Montesinos was also quietly running the drug business behind the scenes. During Fujimori’s ten years in power, Peru went from being a coca producer (coca being a primary product in the production of cocaine) to a player in the cocaine business. And if you wanted to do business in Peru, you had to pay off Montesinos. The consequences for not abiding by his rules were steep: “intelligence” would be provided to the DEA and Peruvian anti-drug policy that would result in the arrest of any potential rivals.

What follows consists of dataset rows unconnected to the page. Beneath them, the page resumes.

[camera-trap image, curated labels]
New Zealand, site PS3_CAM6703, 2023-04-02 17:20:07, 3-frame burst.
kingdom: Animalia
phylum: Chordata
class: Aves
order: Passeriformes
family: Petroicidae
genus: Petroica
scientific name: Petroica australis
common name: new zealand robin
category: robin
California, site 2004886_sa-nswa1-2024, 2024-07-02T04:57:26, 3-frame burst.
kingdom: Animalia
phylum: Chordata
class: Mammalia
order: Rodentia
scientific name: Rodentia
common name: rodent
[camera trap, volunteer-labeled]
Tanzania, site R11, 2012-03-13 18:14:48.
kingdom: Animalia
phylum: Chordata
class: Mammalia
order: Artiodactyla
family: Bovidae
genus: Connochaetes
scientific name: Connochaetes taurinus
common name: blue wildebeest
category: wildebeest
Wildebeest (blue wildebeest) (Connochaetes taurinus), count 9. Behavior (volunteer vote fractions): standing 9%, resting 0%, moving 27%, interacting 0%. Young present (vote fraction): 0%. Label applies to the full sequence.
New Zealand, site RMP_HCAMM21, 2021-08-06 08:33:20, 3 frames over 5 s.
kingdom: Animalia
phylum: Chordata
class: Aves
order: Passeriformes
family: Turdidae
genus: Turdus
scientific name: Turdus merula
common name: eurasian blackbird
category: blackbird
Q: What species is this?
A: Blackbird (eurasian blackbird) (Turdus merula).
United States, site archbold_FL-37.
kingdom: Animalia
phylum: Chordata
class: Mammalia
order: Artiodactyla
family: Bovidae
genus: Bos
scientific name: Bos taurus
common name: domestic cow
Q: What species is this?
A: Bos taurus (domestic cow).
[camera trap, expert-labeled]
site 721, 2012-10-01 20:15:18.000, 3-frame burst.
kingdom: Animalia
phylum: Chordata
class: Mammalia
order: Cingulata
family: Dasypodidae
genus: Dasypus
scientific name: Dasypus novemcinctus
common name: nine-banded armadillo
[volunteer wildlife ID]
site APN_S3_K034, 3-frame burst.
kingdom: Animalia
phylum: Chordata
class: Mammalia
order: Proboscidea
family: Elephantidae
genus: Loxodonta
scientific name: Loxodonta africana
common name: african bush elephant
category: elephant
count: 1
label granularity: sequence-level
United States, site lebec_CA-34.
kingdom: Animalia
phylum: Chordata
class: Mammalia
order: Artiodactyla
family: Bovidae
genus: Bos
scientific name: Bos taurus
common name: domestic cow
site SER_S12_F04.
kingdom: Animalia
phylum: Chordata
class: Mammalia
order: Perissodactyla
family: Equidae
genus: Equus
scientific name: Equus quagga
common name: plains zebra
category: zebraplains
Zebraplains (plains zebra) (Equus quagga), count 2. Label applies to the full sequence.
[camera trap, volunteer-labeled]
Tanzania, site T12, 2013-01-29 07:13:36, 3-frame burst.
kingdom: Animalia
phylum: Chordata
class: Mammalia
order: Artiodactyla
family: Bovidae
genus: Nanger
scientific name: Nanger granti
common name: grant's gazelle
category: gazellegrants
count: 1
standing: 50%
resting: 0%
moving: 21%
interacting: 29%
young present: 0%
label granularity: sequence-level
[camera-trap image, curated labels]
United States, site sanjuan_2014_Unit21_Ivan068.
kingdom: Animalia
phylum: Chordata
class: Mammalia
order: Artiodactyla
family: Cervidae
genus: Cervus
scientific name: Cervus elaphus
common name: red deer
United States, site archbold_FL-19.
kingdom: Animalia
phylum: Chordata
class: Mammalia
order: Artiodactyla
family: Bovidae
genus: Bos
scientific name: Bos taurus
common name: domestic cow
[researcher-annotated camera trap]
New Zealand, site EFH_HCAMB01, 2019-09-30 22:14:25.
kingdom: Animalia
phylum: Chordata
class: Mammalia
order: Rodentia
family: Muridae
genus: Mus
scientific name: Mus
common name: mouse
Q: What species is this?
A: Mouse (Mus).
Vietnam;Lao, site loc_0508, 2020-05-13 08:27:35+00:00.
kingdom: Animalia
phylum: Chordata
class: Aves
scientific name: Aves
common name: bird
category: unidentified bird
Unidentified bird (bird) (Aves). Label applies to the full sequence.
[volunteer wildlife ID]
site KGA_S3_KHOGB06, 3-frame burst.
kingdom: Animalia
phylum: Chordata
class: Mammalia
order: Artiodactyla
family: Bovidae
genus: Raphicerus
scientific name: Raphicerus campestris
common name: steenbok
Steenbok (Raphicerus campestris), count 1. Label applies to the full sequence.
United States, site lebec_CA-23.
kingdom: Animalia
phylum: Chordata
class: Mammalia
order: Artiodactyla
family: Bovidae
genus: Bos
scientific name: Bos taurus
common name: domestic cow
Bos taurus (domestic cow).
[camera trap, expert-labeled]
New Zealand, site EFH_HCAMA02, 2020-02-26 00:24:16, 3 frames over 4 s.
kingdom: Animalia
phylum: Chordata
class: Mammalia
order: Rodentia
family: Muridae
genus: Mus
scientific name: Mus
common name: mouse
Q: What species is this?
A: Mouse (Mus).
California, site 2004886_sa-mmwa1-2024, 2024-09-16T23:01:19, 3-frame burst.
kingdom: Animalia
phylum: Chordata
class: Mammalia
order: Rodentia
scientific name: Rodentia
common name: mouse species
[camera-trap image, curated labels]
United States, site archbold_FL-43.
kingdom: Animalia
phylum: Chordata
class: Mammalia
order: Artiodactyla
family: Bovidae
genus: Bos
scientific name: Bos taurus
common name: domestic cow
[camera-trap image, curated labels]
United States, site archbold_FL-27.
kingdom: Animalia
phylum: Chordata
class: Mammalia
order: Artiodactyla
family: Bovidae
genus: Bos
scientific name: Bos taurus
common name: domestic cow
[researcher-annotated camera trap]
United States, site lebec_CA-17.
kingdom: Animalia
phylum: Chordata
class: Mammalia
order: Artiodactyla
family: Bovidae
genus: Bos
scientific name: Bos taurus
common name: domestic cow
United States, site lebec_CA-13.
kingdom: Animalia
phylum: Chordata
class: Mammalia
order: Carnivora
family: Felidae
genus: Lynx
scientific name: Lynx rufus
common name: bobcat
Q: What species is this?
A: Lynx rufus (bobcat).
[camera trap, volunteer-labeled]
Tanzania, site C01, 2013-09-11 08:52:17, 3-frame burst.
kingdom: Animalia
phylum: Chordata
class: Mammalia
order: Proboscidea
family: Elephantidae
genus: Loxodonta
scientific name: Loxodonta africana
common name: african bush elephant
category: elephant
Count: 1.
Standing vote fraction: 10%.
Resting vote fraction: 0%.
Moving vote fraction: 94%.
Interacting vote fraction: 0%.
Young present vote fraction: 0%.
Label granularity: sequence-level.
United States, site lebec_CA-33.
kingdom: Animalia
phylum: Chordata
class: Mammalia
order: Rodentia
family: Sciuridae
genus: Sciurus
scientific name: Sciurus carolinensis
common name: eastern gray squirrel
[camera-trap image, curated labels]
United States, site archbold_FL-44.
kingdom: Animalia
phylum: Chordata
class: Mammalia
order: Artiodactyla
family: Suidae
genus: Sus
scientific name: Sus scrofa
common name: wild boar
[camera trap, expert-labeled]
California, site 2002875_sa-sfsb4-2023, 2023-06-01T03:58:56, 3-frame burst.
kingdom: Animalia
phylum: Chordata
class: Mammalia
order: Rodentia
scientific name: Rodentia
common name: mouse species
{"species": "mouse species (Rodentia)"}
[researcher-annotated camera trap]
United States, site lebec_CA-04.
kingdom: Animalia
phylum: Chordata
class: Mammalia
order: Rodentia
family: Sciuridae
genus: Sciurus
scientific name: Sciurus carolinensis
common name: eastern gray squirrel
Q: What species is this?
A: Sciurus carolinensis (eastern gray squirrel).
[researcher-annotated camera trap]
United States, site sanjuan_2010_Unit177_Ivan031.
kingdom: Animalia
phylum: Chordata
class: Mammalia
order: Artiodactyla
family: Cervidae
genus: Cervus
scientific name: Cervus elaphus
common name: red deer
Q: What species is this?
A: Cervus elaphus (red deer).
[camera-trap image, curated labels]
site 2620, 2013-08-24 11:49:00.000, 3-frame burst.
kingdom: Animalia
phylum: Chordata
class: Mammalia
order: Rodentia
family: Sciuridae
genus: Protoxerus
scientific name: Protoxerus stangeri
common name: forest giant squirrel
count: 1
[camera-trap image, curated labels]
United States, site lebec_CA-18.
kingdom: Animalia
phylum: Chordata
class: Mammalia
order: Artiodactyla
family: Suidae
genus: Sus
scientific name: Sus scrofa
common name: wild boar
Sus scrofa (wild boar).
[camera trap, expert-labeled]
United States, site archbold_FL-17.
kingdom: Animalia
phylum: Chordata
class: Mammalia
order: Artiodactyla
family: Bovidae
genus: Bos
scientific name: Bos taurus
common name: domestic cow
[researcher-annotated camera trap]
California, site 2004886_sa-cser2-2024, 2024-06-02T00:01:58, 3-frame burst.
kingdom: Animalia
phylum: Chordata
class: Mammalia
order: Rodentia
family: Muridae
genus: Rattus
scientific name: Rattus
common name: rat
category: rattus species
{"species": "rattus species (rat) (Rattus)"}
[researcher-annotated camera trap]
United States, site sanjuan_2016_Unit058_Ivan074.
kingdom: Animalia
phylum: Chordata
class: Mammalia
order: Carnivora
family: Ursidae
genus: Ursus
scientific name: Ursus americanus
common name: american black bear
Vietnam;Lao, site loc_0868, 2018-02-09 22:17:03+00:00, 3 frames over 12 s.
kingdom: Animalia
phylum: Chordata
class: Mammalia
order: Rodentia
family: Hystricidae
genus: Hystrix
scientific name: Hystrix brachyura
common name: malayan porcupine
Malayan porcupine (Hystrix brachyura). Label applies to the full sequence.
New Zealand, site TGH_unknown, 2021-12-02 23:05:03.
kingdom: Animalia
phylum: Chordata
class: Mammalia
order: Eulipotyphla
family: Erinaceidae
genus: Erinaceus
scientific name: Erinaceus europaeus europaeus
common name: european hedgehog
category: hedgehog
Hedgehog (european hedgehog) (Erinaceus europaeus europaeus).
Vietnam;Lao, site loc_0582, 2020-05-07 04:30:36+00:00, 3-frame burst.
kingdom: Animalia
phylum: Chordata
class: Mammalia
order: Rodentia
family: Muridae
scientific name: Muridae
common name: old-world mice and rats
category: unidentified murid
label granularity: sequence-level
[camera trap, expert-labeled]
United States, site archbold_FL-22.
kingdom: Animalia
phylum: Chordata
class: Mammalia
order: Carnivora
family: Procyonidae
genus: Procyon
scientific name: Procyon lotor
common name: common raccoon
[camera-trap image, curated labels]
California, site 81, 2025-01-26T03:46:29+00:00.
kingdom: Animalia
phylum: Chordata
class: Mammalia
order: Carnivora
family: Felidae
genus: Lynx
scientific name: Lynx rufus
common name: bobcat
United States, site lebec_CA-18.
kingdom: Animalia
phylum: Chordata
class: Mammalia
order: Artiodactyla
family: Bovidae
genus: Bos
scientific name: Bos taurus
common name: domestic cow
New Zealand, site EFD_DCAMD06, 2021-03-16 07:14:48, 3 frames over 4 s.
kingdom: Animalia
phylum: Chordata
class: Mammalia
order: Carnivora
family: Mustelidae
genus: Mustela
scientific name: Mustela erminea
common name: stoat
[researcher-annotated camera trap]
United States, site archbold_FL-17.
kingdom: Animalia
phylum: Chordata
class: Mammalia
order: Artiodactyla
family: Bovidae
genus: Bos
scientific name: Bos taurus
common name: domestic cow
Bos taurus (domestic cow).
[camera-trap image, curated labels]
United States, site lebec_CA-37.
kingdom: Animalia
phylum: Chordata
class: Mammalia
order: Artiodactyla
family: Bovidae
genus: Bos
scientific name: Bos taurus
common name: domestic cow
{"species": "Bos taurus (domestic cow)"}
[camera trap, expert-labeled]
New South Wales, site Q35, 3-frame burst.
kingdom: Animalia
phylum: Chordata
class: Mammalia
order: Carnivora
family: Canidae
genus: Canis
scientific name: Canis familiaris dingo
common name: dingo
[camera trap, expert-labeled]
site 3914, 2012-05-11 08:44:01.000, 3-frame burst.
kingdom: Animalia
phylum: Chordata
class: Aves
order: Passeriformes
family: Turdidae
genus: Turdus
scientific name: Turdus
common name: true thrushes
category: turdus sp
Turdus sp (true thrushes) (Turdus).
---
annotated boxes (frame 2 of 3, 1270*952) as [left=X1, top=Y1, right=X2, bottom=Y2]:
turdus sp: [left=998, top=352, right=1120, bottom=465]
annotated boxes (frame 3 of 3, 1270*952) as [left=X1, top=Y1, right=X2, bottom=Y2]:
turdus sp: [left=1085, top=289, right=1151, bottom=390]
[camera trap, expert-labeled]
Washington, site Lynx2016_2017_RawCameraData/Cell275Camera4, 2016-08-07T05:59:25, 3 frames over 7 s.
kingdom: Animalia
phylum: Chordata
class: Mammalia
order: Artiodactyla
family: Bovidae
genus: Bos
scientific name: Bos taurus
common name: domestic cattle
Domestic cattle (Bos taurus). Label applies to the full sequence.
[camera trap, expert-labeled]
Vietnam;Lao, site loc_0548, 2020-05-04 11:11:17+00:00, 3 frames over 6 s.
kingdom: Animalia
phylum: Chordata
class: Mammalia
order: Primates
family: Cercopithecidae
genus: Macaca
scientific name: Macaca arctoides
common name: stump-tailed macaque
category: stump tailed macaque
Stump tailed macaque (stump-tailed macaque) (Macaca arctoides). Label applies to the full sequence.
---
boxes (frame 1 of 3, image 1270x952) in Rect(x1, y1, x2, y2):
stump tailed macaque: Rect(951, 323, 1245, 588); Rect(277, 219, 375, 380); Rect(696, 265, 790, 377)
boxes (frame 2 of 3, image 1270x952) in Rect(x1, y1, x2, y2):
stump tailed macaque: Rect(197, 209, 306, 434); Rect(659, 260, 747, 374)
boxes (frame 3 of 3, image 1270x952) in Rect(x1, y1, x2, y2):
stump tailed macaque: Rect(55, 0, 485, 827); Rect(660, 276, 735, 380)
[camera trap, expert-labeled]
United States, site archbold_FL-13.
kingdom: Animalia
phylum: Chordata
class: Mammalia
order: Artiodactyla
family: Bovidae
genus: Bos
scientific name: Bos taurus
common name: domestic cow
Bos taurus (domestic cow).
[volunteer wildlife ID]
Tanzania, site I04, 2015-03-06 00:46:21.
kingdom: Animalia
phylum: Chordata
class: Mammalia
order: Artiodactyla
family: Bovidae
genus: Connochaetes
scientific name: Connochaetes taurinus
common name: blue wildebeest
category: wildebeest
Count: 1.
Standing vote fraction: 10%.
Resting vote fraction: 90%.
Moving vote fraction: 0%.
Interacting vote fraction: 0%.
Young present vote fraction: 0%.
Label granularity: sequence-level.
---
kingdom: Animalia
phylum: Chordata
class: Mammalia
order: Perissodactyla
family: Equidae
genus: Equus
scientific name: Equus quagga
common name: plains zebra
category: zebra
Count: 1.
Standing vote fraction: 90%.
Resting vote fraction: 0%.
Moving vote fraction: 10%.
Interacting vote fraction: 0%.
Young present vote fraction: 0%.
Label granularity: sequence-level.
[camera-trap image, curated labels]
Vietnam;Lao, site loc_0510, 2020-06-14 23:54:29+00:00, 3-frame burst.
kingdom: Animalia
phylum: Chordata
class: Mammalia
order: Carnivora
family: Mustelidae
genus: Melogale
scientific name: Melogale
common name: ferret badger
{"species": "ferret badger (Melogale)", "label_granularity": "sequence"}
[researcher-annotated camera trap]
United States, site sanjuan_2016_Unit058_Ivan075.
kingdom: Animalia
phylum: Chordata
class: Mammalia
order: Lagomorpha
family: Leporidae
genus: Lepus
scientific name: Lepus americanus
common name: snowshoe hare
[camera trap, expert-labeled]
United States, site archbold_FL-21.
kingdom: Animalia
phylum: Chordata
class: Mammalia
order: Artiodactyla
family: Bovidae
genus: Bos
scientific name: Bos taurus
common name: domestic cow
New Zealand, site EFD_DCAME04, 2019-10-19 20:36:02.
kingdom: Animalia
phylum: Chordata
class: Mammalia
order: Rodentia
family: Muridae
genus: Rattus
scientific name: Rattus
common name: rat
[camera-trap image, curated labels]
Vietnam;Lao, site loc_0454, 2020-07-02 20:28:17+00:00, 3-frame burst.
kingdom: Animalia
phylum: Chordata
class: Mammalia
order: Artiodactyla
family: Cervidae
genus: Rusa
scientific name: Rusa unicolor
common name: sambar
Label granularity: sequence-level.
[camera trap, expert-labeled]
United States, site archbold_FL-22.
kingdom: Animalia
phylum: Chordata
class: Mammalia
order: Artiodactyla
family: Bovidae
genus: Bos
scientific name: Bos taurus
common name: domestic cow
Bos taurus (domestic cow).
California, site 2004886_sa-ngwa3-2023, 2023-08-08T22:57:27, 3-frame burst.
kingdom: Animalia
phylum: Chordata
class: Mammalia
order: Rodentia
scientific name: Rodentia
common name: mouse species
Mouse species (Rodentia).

Even as evidence mounted of Montesinos’ involvement in the drug trade, the U.S. government provided important political backing to him and it appears that the CIA continued to provide him with a lucrative monthly stipend. That assistance continued until the bitter end. After fraudulent elections and a series of outrageous scandals, Fujimori finally accepted defeat and on Sept. 16, 2000 he announced that he would call new elections, deactivate the notorious national intelligence services (which also got U.S. drug control assistance, despite its involvement in horrific human rights abuses) and fire Montesinos. It was only four days later that then Secretary of State Madeline Albright issued a directive that the U.S. government was to have no further contact with Montesinos. A week later, he fled to Panama. In June 2001 he was arrested in Venezuela and extradited to Peru, where he has remained in prison facing more than 60 separate court cases. Sentences run consecutively in Peru, so this verdict ensures that — barring some sort of political pardon — he will spend 20 years behind bars.

In Peru, justice has been served in this particular case. But what about in Washington? No serious effort to evaluate U.S. drug policy in Peru in the 1990s (or in any other period) has taken place. One 1994 inter-agency working group concluded only that relations with Montesinos should be downgraded slightly (one U.S. official involved at the time told me that despite a majority in favor of more drastic action, the CIA managed to get the upper hand in the internal debate). Later calls for investigations into U.S. support for Montesinos and intelligence agencies in Peru have gone unheeded. Similarly, efforts to obtain declassified documents have been met with resistance.

While allowing the full truth to come out about the U.S. relationship with Montesinos may be embarrassing for the U.S. government, such transparency and an honest reflection is necessary to avoid continuing to repeat the same bad strategies in the future. It is time for Washington to do two things: open up the files on Montesinos and undertake a serious review of how the U.S. government ended up throwing its support behind a corrupt, gun-running, drug-trafficking thug.